Amazon SQS queue limits

My project requires me to communicate with many devices outside the cloud. If successful, this means millions of devices. These devices will not be running Android or iOS, and will be running behind routers & firewalls (I cannot assume they have an external IP).
I am looking to use SQS to send messages to my users outside the cloud. To allow the servers to message individual users, I am designing the system to have one queue per client. This can potentially mean millions (billions?) of queues. While it states that SQS can support unlimited queues, I would like to make sure that I am not abusing the system. If successful, the probability of millions of users is very high.
I am aware that SQS can be expensive, but I am using it at this stage
for ease of administration.
As far as I can tell SNS requires either an IOS/Android client, or an
HTTP server running on the consumer. This is why I ruled out SNS, and I
am using SQS.
I am going to build a distributed cloud front-end over SQS to handle
client connections. This front-end will just be a wrapper, that will
authenticate clients, and relay them to the SQS queues.
Am I abusing the SQS "unlimited queues" policy (will SQS performance drop)? Is there a simpler design for per device messaging?
Let me break the answer by the parts of your question:
About your questions:
Am I abusing the SQS "unlimited queues" policy?
AWS services are designed to prevent abuse and you will pay exactly for what you use, so if you believe this is the right approach, go for it. To remove the uncertainty, i'd advise for a preliminary "proof of concept" implementation.
Is there a simpler design for per device messaging?
Probably yes, re-consider SNS and other messaging systems.
About your statements:
I am aware that SQS can be expensive, but I am using it at this stage
for ease of administration.
"Expensive" is a very context-depend classification, considering that a SQS message can cost $0.00000005.
As far as I can tell SNS requires either an IOS/Android client, or an
HTTP server running on the consumer. This is why I ruled out SNS, and
I am using SQS.
SNS is a push based messaging system (SQS is pull based) that can handle 5 types of subscriptions: smtp, sms, http, mobile push and SQS, so they are not mutually exclusive.
I am going to build a distributed cloud front-end over SQS to handle
client connections. This front-end will just be a wrapper, that will
authenticate clients, and relay them to the SQS queues.
Managing millions of queues can be a overwhelming task for your "distributed cloud front-end over SQS". Unless your project is exactly about queue management, this is probably undifferentiated heavy lifting.
This is about all i can say without knowing your case, but consider that you can use SNS/SQS together with each other and with other messaging software, such as Apache Camel and others, that may help you build your solution or proof of concept.
I think SQS (or SNS if you can eventually use them) are still your best bet, esp if you need "quick response" or "near real time"; however, for the sake of having "alternatives" just so you can compare...

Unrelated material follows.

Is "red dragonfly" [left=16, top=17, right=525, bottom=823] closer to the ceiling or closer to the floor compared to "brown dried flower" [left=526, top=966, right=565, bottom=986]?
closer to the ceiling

You can consider a giant dynamoDB, with each device/client having it's own "device-id" and perhaps "message-id" as key. This way, your devices can query it's own keys for messages. DynamoDB is meant to handle billions of rows, so this won't stress it much. The querying part, you should be careful though, as you could use up provisioned queries, although at aggregate level, your devices may not all respond/query at the same time, so you may still be ok.
You can also consider having a giant S3 bucket, each folder key'ed to the device id and further keyed into message-id folders. This is a poor man's SQS but it's guaranteed to scale, both in message quantity and number of accesses to it.
In both #1 and #2, if your devices are registered with Cognito for credentials, there's a straightforward way to do policies, so the devices can only access their "own" stuff. However, both alternatives #1 and #2 is likely slower than SQS, esp if you use SQS long-poll -- in long poll, you get responses, as soon as SQS detects a message have been dropped off... These alternatives will require you to wait for next cycle-poll.